𝕭𝖆𝖉 𝕮𝖆𝖘𝖘𝖊

Depuis quelques années je m’intéresse à la typographie (dans sa conception et son utilisation, mais plus sa conception quand même), j’articule assez souvent mes projets dans un choix typographique attentionné. Alors en début d’année, quand il a fallu se grouiller à trouver un sujet béton pour le jury et le mémoire, j’ai foncé dessus, en plus ça fait très pro, la typo, puis ça mélange pas mal de choses niveau technique.

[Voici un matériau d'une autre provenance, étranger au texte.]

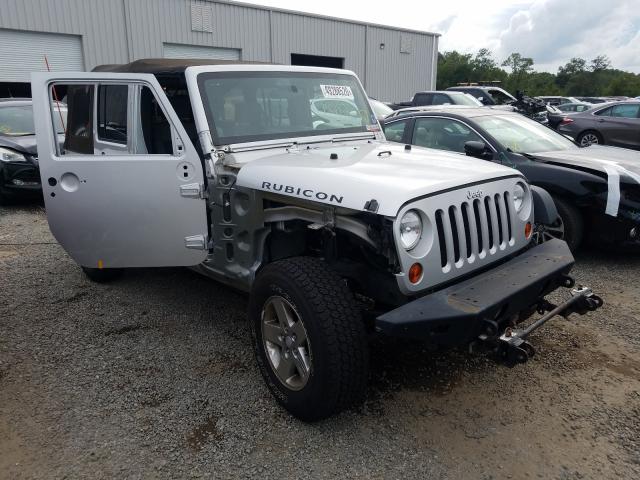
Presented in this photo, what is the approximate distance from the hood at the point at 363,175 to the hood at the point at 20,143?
20.3 feet

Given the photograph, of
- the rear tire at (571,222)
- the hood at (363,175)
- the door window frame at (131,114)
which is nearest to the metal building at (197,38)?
the door window frame at (131,114)

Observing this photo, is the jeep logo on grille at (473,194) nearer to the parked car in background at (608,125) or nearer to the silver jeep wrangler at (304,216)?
the silver jeep wrangler at (304,216)

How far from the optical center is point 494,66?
257 feet

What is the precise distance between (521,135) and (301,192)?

Evidemment ça aurait été trop simple de proposer un projet au titre de “typographie” et au sous-titre “expérimentation de la typographie”, mais j’avais pas grand chose qui me venait à l’esprit, dans le style purement typo… alors il fallait que je trouve un truc, un concept un peu délirant pour rendre le sujet unique, atypique. Heureusement pour moi j’ai beaucoup de passions, donc en trouver une deuxième n’a pas pris longtemps.

J’ai regardé d’un côté ce que j’avais côté graphisme : la typo (de fait), puis j’ai regardé ce que j’avais côté délirant : ma sœur Natacha, trisomique, qui n’avait rien demandé à personne. Mon sujet était tout trouvé. 

Nos expérimentations typographiques du dimanche avec Natacha (qui n’avait toujours rien demandé à personne) ont vite laissé place à la découverte des ateliers spécialisés en art spécialisé. Je suis allé à La «S» Grand Atelier et à Zone-Art où j’ai commencé par faire de l’observation, en support à mon mémoire, surtout. Puis après quelques jours d’immersion à La «S», on a commencé les collaborations, parce qu’être assis sur une chaise à regarder les gens travailler c’est chiant puis ça fait passer pour quelqu’un de chelou. Avec Gaby on a fait des textes et des dictées, avec Florent on a fait des logos et des logotypes, avec Fifi on a fait de la mise en page et avec Jean on a fait des abécédaires. 

Même si les résultats étaient là, même si le courant passait très bien et même si j’avais des idées pour une suite, je sentais qu’on tournait en rond, un peu, et je sentais aussi que je n’étais pas le seul à penser ça. Alors j’ai décidé de laisser ce sujet très théorique qu’était l’expérimentation typographique pour ce support très théorique qu’est le mémoire. Sans transition on a laissé derrière nous les pleins et les déliés pour s’attaquer aux pots d’échappements et au bitume brûlant. 

J’ai beaucoup de passions, je l’ai dit plus haut et une qui me fascine depuis longtemps et qui grandit de plus en plus, c’est celle des Courses de Côtes. Il y en a une à pas 10km d’ici. A vrai dire dès le départ je voulais lier cet univers aussi au projet, mais je m’en étais retenu par peur de ne pas traiter un sujet assez sérieux ou profond (avec le recul, la peur était complètement con). 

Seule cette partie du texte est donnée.